Adaptive and Multi-Source Entity Matching for Name Standardization of Astronomical Observation Facilities
This work addresses the need for consistent naming in astronomy data integration, though it appears incremental as it builds on existing methods for entity matching.
The paper tackles the problem of standardizing names for astronomical observation facilities by developing a multi-source entity matching methodology that uses adaptable criteria, NLP techniques, and LLM validation to generate synonym sets, resulting in a mapping integrated into IVOA Vocabularies and OntoPortal-Astro for use in a Name Resolver API.

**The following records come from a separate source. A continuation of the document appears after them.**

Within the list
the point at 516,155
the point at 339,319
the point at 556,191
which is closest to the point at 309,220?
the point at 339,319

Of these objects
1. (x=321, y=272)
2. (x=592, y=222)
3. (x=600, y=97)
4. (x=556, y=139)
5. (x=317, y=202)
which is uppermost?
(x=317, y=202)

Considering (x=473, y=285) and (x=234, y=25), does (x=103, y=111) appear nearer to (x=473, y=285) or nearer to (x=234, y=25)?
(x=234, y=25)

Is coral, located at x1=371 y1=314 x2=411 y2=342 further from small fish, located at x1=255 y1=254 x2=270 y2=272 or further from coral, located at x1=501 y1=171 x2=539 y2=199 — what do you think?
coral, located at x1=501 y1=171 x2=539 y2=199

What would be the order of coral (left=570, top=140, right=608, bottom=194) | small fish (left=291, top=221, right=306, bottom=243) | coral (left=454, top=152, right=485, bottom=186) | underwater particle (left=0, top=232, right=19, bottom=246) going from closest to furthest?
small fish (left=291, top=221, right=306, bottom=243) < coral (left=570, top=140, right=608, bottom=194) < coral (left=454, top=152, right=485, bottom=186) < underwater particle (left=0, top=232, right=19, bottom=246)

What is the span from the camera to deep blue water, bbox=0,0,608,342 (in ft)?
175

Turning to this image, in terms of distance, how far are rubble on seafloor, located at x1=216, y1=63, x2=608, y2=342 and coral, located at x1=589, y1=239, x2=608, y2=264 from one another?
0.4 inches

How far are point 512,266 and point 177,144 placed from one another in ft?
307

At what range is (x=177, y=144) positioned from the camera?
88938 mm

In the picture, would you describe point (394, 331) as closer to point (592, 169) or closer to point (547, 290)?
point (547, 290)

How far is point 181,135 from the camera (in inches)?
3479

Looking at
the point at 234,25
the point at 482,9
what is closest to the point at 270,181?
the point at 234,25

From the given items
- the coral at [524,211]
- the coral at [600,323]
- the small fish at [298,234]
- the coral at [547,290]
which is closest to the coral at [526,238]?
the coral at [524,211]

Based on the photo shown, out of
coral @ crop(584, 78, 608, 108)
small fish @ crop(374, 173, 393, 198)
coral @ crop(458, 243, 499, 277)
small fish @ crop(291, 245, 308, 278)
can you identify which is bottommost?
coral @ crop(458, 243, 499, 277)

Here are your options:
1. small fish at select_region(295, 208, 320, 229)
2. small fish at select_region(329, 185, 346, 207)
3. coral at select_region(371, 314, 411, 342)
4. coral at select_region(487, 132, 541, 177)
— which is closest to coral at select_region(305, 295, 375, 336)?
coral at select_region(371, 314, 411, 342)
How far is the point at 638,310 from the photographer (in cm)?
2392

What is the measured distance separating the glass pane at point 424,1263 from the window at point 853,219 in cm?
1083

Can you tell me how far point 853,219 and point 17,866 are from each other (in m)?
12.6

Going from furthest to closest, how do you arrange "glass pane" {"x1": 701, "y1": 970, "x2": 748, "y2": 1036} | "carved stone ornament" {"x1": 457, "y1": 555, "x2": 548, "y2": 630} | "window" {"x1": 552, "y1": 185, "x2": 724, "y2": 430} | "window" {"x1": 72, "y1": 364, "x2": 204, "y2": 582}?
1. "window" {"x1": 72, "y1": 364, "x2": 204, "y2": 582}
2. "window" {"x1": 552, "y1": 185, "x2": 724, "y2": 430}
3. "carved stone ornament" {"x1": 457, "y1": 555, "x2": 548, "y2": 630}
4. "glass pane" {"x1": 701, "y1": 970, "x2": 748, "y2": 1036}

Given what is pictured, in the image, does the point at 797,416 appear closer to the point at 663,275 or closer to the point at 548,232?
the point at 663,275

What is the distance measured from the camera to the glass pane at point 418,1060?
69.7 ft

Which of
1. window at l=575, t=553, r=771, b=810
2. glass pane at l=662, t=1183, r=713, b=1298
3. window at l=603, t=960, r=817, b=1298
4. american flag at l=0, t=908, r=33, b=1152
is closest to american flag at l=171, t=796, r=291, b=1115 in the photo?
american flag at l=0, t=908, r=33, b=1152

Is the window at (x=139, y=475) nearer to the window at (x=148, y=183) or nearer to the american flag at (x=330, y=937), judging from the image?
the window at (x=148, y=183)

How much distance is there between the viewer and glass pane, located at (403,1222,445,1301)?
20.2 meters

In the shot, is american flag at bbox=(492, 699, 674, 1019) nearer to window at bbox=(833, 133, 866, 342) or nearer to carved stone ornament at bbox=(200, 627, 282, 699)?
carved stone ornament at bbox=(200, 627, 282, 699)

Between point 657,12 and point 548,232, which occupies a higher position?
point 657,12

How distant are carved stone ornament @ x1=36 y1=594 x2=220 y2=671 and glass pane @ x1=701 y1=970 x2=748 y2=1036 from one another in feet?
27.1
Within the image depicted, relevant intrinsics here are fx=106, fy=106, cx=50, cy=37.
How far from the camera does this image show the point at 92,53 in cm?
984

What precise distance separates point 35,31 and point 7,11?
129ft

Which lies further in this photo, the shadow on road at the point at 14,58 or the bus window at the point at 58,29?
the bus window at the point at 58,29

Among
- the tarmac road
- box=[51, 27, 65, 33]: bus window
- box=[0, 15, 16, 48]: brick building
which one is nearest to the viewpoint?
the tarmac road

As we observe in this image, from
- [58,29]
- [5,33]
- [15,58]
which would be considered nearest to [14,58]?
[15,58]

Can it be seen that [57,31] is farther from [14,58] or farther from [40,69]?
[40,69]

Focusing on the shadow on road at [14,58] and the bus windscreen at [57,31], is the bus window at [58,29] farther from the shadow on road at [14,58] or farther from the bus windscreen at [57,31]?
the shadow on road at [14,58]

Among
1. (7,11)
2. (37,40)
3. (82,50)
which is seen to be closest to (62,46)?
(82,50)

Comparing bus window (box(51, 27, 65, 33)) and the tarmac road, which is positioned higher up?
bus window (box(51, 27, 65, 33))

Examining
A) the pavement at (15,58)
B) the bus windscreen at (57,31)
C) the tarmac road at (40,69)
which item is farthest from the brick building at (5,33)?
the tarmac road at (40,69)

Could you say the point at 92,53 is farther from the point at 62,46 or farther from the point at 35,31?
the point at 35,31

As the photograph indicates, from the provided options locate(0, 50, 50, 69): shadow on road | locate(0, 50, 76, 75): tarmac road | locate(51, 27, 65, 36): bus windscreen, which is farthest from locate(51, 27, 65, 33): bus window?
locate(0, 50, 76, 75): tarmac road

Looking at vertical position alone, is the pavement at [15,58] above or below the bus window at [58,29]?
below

This ongoing work focuses on the development of a methodology for generating a multi-source mapping of astronomical observation facilities. To compare two entities, we compute scores with adaptable criteria and Natural Language Processing (NLP) techniques (Bag-of-Words approaches, sequential approaches, and surface approaches) to map entities extracted from eight semantic artifacts, including Wikidata and astronomy-oriented resources. We utilize every property available, such as labels, definitions, descriptions, external identifiers, and more domain-specific properties, such as the observation wavebands, spacecraft launch dates, funding agencies, etc. Finally, we use a Large Language Model (LLM) to accept or reject a mapping suggestion and provide a justification, ensuring the plausibility and FAIRness of the validated synonym pairs. The resulting mapping is composed of multi-source synonym sets providing only one standardized label per entity. Those mappings will be used to feed our Name Resolver API and will be integrated into the International Virtual Observatory Alliance (IVOA) Vocabularies and the OntoPortal-Astro platform.